Prompt >> Would you write out the listing verbatim and skip every picture in it?

Records >>
-------
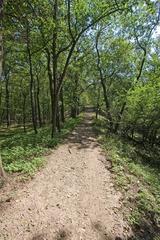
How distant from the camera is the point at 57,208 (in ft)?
24.8

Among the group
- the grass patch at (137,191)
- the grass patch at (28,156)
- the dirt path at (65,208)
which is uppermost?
the grass patch at (28,156)

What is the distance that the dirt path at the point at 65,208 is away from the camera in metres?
6.52

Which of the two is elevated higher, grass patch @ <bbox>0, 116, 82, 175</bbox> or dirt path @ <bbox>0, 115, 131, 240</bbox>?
grass patch @ <bbox>0, 116, 82, 175</bbox>

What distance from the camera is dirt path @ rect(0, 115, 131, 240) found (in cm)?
652

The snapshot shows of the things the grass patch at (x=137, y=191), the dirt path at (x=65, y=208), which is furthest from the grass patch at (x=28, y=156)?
the grass patch at (x=137, y=191)

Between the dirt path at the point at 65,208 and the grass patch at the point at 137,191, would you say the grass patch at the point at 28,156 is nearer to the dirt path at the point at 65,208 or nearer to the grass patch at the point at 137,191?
the dirt path at the point at 65,208

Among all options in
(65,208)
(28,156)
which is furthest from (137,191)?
(28,156)

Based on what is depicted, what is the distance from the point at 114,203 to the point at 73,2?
11376 millimetres

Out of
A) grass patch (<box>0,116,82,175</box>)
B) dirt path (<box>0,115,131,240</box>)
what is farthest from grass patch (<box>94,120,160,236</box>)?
grass patch (<box>0,116,82,175</box>)

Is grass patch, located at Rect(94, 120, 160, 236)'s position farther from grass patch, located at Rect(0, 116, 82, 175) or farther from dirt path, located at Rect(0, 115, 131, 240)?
grass patch, located at Rect(0, 116, 82, 175)

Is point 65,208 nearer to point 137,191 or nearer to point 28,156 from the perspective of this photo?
point 137,191

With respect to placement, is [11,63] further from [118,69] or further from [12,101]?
[12,101]

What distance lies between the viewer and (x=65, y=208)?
7.65 m

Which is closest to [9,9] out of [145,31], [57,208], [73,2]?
[73,2]
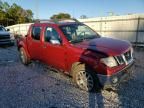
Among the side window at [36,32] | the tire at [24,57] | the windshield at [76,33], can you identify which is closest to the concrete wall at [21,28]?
the tire at [24,57]

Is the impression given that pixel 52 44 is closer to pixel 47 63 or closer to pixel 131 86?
pixel 47 63

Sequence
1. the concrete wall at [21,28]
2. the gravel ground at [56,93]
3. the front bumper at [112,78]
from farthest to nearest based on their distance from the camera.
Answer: the concrete wall at [21,28], the front bumper at [112,78], the gravel ground at [56,93]

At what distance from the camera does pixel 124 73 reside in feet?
16.7

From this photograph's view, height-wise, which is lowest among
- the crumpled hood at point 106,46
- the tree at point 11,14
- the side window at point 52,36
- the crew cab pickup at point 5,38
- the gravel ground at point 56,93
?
the gravel ground at point 56,93

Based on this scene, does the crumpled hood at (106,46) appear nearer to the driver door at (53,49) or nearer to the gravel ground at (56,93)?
the driver door at (53,49)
-------
Exercise answer >>
How distant from the camera is the point at 57,208 (in ft)?
24.8

Among the group
- the grass patch at (137,191)
- the grass patch at (28,156)
- the dirt path at (65,208)
which is uppermost?
the grass patch at (28,156)

What is the distance that the dirt path at the point at 65,208 is away from the camera in metres?
6.52

Which of the two is elevated higher, grass patch @ <bbox>0, 116, 82, 175</bbox> or dirt path @ <bbox>0, 115, 131, 240</bbox>?
grass patch @ <bbox>0, 116, 82, 175</bbox>

What distance from the camera is dirt path @ rect(0, 115, 131, 240) found (in cm)?
652

The snapshot shows of the things the grass patch at (x=137, y=191), the dirt path at (x=65, y=208), which is furthest from the grass patch at (x=28, y=156)?
the grass patch at (x=137, y=191)

Between the dirt path at the point at 65,208 and the grass patch at the point at 137,191, would you say the grass patch at the point at 28,156 is nearer to the dirt path at the point at 65,208 or nearer to the grass patch at the point at 137,191?
the dirt path at the point at 65,208

Among all options in
(65,208)
(28,156)
which is furthest from (137,191)?
(28,156)

Based on what is depicted, what is the distance from the point at 114,203 to the point at 73,2?
11376 millimetres

Out of
A) grass patch (<box>0,116,82,175</box>)
B) dirt path (<box>0,115,131,240</box>)
what is farthest from grass patch (<box>94,120,160,236</box>)?
grass patch (<box>0,116,82,175</box>)

Is grass patch, located at Rect(94, 120, 160, 236)'s position farther from grass patch, located at Rect(0, 116, 82, 175) or farther from dirt path, located at Rect(0, 115, 131, 240)?
grass patch, located at Rect(0, 116, 82, 175)

Is point 65,208 nearer to point 137,191 or nearer to point 28,156 from the perspective of this photo?
point 137,191

With respect to placement, is [11,63] further from [118,69] or further from [12,101]?
[12,101]

What distance lies between the viewer and (x=65, y=208)?
7.65 m

Which is closest to [9,9] out of [145,31], [57,208], [73,2]?
[73,2]
Among the side window at [36,32] | the tire at [24,57] | the windshield at [76,33], can you identify which is closest to the concrete wall at [21,28]?
the tire at [24,57]

Is the impression given that pixel 52 44 is closer to pixel 47 63 or closer to pixel 131 86?
pixel 47 63

Sequence
1. the concrete wall at [21,28]
2. the gravel ground at [56,93]
3. the front bumper at [112,78]
from farthest to nearest based on their distance from the camera.
Answer: the concrete wall at [21,28], the front bumper at [112,78], the gravel ground at [56,93]

At what distance from the camera does pixel 124 73 reside in feet?
16.7

From this photograph's view, height-wise, which is lowest among
- the crumpled hood at point 106,46
- the tree at point 11,14
- the side window at point 52,36
- the crew cab pickup at point 5,38
- the gravel ground at point 56,93
?
the gravel ground at point 56,93

Based on this scene, does the crumpled hood at (106,46) appear nearer to the driver door at (53,49) or nearer to the gravel ground at (56,93)?
the driver door at (53,49)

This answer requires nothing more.